- Born: Mary Lincoln 1775 Augusta County, Virginia, now Rockingham County, Virginia
- Died: c. 1832 (aged 57) Breckinridge County, Kentucky
- Spouses: Daniel Edgar Crume; Ralph Crume, Jr.;
- Children: 5
- Parent(s): Abraham Lincoln (captain) Bathsheba Herring
- Relatives: Josiah Lincoln (brother) Mordecai Lincoln (brother) Nancy Lincoln Brumfield (sister) Thomas Lincoln (brother)

= Mary Lincoln Crume =

Aunt of Abraham Lincoln

Mary Lincoln Crume (1775 – c. 1832) was born in Linville Creek, Rockingham County, Virginia and is buried in the cemetery at Crume Valley, Breckinridge County, Kentucky. She was the aunt of the 16th President of the United States Abraham Lincoln.

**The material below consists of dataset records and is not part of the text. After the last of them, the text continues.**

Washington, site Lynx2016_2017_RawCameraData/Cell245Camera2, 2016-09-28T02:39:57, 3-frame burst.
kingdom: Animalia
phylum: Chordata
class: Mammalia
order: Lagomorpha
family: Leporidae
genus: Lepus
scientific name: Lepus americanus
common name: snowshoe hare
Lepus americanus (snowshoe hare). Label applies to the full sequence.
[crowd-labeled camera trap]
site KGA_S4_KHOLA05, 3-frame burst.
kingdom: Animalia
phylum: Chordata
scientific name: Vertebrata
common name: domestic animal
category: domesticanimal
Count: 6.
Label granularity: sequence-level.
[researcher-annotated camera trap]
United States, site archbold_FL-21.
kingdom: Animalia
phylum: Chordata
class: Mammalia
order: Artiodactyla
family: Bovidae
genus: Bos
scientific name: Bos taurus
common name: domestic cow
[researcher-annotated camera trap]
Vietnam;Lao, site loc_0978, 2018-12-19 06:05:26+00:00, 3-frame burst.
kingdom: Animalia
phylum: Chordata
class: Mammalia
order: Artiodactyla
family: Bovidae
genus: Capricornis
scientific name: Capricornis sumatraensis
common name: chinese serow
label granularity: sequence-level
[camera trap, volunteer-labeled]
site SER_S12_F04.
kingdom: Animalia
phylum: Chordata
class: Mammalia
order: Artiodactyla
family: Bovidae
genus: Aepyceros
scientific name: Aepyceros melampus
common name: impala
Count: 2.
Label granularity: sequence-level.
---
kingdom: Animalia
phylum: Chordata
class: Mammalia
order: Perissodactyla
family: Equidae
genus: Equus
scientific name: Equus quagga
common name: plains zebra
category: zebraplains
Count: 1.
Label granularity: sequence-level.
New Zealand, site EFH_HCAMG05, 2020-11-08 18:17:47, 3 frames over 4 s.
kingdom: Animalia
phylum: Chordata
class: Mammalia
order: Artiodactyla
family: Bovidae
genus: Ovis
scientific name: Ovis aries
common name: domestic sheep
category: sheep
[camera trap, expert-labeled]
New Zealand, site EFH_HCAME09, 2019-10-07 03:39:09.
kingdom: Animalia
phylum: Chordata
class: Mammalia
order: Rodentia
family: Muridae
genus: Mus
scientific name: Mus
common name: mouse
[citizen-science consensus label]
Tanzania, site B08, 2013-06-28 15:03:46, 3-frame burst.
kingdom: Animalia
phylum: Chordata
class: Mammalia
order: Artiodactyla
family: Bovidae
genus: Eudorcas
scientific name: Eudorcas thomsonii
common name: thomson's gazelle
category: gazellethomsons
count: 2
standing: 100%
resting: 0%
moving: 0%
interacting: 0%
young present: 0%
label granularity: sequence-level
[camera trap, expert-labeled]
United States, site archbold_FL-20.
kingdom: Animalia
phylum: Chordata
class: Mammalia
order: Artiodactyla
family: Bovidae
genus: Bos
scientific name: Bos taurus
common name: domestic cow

Abraham Lincoln highlighted his aunt in an autobiographical sketch written for his political campaign.

==President Abraham Lincoln's Mary Todd Lincoln"==
President Abraham Lincoln considered his family connections to be significant for his presidential campaign. In June 1860, he wrote a short autobiography to be used in his bid for the White House. In this sketch, he highlighted his ancestry and extended relatives including Mary Lincoln, the eldest of his father's sisters. He also indicated that some of her descendants were known to be in Breckinridge County, Kentucky.
While he was president, he mentions his Uncle Ralph and Aunt Mary again in a letter to a cousin, Susana Weathers, thanking her for a pair of socks. The President's father, Thomas, had dealings with his sister, Mary, for many years. He built her a corner cabinet for her dishes which now resides in the Brown-Pusey House Museum in Elizabethtown, Kentucky. Thomas sought help from his sister and brother-in-law on one or possibly two of his moves to Indiana, the initial move and the second move of his second wife to Indiana. This second move may have given Ralph the idea to move to Indiana which he did for a short period in 1829–30.

==Early life and family==
Mary Lincoln Crume was the third child of Captain Abraham Lincoln (May 13, 1744 – May 1786) and his wife, Bathsheba Herring Lincoln (c. 1742 – 1836), a daughter of Alexander Herring (c. 1708 – 1778) and his wife Abigail Harrison Herring (c. 1710 – c. 1780) of Linville Creek. Five children were born to Abraham and Bathsheba Lincoln: Mordecai born circa 1771, Josiah born circa 1773, Mary born circa 1775, Thomas born 1778, and Nancy born 1780.

Mary was born at the Lincoln Homestead, Linville Creek, in then Augusta County, Virginia (now Rockingham County, Virginia). At age 6, her parents sold their land and the family moved to Jefferson County, Kentucky.

==Marriages and children==
Mary Lincoln Crume was the probable second wife of Daniel Crume (January 27, 1758 – September 16, 1824), forming a common-law or frontier marriage about 1791 and dissolving it before 1801. There are no public records on this relationship. They had two daughters: Sarah Crume Hasty (25 January 1792 – 7 July 1879) and Elizabeth W. Crume Davis (1794 – 2 August 1880). The Brookville Star, 17 December 1917, indicates that Elizabeth W. Crume was a first cousin of Abraham Lincoln.

Mary's marriage to Ralph Crume Jr., the nephew of Daniel Crume, occurred on 5 August 1801. She is buried in the cemetery at Crume Valley in Breckinridge County, Kentucky.